In my opinion, there is nothing more difficult to accomplish during a time of intense stress than trying to put finances in order.  The stress that I’m referring to in this instance is the death or disability of a loved one.  Perhaps you’re a spouse who has lost a partner, a child who has lost a parent, or a dear friend trying to pick up the pieces of a life.

Over the years, we all tend to accumulate things –  financial assets, property such as our home, vehicles, jewelry – just stuff.  We also may have plans for those assets to pass on to our loved ones or to a charity (or we may not).
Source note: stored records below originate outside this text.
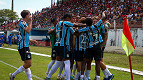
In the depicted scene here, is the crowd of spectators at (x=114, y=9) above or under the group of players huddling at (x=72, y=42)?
above

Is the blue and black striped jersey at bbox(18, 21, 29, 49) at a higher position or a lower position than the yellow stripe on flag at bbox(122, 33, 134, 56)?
higher

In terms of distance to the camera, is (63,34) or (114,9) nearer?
(63,34)

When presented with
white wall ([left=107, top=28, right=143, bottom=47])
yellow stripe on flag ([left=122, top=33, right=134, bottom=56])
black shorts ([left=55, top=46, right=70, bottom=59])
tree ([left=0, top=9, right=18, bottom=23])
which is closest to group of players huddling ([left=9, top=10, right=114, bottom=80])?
black shorts ([left=55, top=46, right=70, bottom=59])

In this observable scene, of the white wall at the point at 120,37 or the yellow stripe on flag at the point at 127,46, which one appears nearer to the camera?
the yellow stripe on flag at the point at 127,46

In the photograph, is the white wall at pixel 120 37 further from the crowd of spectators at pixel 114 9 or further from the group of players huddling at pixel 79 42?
the group of players huddling at pixel 79 42

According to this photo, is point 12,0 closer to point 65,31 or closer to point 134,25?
point 134,25

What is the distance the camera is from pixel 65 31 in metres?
5.25

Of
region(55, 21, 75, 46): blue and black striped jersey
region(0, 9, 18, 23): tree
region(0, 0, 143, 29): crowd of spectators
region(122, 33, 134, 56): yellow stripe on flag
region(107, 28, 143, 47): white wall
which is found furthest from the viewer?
region(0, 9, 18, 23): tree

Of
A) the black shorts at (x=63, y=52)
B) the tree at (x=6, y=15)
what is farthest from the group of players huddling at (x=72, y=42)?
the tree at (x=6, y=15)

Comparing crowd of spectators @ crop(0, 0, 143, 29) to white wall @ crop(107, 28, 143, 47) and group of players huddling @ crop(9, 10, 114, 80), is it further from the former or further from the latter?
group of players huddling @ crop(9, 10, 114, 80)

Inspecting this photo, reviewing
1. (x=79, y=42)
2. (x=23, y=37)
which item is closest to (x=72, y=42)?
(x=79, y=42)

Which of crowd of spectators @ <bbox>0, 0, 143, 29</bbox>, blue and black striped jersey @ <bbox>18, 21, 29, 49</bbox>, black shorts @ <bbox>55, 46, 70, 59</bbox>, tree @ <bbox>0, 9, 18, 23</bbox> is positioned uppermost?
tree @ <bbox>0, 9, 18, 23</bbox>

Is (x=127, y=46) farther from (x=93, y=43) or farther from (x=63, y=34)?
(x=63, y=34)

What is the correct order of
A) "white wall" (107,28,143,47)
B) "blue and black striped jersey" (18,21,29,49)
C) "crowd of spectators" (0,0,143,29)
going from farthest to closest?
"crowd of spectators" (0,0,143,29), "white wall" (107,28,143,47), "blue and black striped jersey" (18,21,29,49)
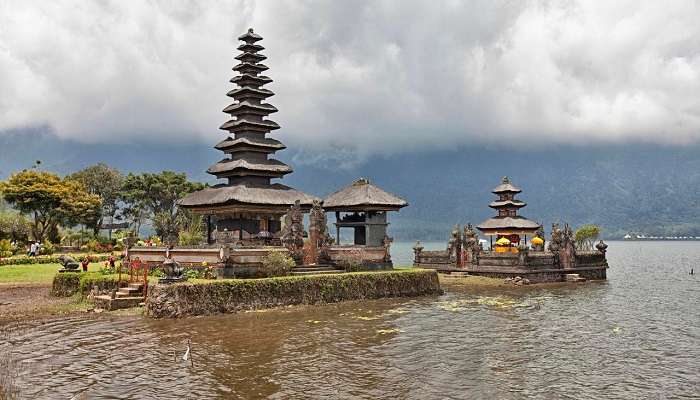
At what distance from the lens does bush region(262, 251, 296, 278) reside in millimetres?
34594

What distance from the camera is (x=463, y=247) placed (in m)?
56.2

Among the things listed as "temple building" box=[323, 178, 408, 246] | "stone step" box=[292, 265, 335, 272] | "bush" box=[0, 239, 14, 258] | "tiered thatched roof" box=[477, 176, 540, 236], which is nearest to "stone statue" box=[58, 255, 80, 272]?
"stone step" box=[292, 265, 335, 272]

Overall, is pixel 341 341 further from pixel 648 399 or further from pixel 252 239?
pixel 252 239

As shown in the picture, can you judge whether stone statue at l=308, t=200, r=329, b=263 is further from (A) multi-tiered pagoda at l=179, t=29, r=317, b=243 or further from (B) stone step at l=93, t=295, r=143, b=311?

The difficulty comes when we have not communicated our desires for the distribution and use of these things upon our death, or if we become unable to manage them.  Worse than that, there may not be even a record of some of these assets, except in our own head!  How can a beneficiary make a claim against a life insurance policy, close a bank account or use assets for our care, if they are not aware of its existence?

One place to start is to meet with an attorney to prepare a Will, Power of Attorney, and a Health Care Proxy.  Ask a friend, (or your Financial Advisor – I’m sure he or she would be happy to give you a referral) for the name of an attorney.  The Attorney will work with you to ensure that your assets are listed and your wishes for your beneficiaries are in writing, in your Will.  They will also work with you to prepare a “Power of Attorney”, which is an important document that authorizes another person(s) to act on your behalf in financial matters if you become unable to do so.  A Health Care Proxy gives your agent authorization to speak on your behalf regarding medical decisions if you are incapacitated.  Make sure that this person(s) is aware of and will abide by your wishes.

Next, take an inventory of all of your financial accounts (checking, savings, credit union, credit cards) write them down, and keep this in a safe place. This could be a safety deposit box, safe, or with a trusted friend. Note the phone numbers of your trusted contacts – your banker, Financial Advisor, Tax Accountant, Attorney, Spiritual Advisor – any and all people who should be contacted upon your death or in the event you are disabled.

Taking these steps will make it easier on the people who you have trusted to handle your affairs, and it may also give you peace of mind.  Remember, failing to plan is a plan in and of itself!  If you don’t have clear directions, your state and/or the courts may be the ones to make decisions on your behalf.